The District Court in San Miguel County has set up a pilot adult drug court, which officials say is a major step toward effectively addressing the local drug problem.
The Fourth Judicial District drug court seeks to provide treatment and rehabilitation of offenders with substance abuse problems.
Drug courts use the power of the criminal justice system to achieve abstinence from narcotics and alter criminal behavior through a combination of judicial supervision, intensive treatment, ongoing drug testing, incentives, sanctions, drug court hearings and case management, according to a press release.
Drug courts strive to reduce repeat offenders, create options within the criminal justice system to tailor effective and appropriate responses to participants with substance abuse problems, and to rehabilitate participants, the release states.
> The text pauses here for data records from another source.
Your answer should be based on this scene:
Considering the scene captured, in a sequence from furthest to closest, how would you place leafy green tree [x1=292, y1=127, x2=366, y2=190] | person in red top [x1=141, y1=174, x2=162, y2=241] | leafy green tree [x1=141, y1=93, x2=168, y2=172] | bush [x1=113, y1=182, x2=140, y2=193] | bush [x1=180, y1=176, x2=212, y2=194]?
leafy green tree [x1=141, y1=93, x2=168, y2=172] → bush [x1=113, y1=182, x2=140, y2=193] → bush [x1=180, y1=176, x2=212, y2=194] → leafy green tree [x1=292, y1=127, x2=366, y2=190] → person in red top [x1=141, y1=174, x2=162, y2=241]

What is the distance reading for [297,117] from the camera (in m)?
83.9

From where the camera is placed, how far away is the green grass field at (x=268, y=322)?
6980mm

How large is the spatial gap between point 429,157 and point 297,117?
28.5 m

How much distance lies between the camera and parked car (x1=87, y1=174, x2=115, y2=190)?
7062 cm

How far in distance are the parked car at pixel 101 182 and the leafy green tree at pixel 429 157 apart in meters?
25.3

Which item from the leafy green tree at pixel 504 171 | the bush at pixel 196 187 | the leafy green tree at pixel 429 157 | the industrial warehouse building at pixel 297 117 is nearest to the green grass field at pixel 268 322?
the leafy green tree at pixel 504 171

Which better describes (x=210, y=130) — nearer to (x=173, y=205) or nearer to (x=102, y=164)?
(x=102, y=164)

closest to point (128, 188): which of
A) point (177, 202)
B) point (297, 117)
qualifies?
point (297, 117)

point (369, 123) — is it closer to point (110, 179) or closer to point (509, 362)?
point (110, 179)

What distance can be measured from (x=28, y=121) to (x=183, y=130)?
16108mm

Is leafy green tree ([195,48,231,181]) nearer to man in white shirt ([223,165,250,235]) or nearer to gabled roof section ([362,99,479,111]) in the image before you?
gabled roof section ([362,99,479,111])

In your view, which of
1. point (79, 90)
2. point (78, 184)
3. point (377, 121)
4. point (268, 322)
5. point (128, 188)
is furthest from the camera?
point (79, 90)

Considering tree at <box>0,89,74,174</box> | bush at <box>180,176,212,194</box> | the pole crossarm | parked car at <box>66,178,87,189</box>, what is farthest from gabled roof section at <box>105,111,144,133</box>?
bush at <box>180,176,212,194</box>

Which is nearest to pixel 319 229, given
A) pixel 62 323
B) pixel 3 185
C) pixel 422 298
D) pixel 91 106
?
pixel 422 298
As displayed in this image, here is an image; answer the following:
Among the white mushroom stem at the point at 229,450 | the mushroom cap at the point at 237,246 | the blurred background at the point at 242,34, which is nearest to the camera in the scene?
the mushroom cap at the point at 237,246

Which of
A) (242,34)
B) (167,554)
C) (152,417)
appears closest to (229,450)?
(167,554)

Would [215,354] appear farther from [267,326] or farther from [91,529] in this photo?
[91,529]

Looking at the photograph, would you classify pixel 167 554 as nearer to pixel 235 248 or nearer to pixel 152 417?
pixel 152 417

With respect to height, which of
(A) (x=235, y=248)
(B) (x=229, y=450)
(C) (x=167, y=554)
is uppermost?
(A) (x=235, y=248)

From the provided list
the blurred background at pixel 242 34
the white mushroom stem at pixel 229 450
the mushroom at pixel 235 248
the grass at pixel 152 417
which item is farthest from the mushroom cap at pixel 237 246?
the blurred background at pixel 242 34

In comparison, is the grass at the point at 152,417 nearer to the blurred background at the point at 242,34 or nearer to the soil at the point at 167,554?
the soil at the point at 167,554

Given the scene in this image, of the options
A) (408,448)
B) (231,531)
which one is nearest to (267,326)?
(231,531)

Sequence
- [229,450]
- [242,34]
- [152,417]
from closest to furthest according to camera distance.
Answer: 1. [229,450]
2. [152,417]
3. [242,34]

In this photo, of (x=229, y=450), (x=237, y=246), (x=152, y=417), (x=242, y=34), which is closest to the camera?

The adult program handles cases involving drug-using non-violent offenders, including these types of cases: probation violation, conviction-drug offense, post-adjudication, deferred prosecution (pre-adjudication) and post-indictment information.
The adult drug court program provides a structured and a supportive environment where adults are taught concepts, principles and skills that enable them to make lifestyles changes, graduate from the program, remain drug-free and most importantly, become contributing members of our community, the press release states.
The program consists of a minimum of eight months of treatment services. The pilot program was designed to serve five clients; however, the program is now serving eight. The District Court hopes to have a full-blown adult drug court program as early as this July to provide services for 15 to 20 participants, pending the outcome of the court’s funding request this legislative session. In the future, the program hopes to expand services to Guadalupe County, the press release states.
The mission of the adult drug court is to stop the abuse of alcohol and other drugs, including related criminal activity, by providing a well-coordinated multi-disciplinary approach involving judicial intervention, treatment, education, and intensive supervision for adult offenders; and promote the development of a drug-and alcohol-free lifestyle by building pro-social and supportive relationships with family, peers and community, the release states.
Because the problem of drugs and crime is too vast for a single agency to address alone, drug courts rely upon daily communications and cooperation of the drug court judge, drug court coordinator, treatment provider, the district attorney’s office, defense attorneys, adult probation officers, and the Las Vegas Police Department, San Miguel and Mora County sheriffs, and the state police, according to the release.
Team members are responsible for deciding policies and procedures regarding all aspects of the adult drug court.
The drug court team meets on a bi-weekly basis; during this time, members will be the final screening body for applicants into drug court. The bi-weekly meetings consist of updates of all clients in the program and final screening of new participants. This team of agencies is devoted to helping people who have trouble helping themselves.
The adult drug court is presided over by District Judge Abigail Aragon. The judge serves as the ultimate decision-making authority of their drug court and performs a variety of functions that may include presiding over the screening process and case staffings; presiding over judicial reviews; imposing sanctions and awarding incentives; and chairing the advisory committee.
National research shows that clients who graduate from an adult drug court program reduce the likelihood of the clients’ further involvement in the criminal justice system, according to the press release.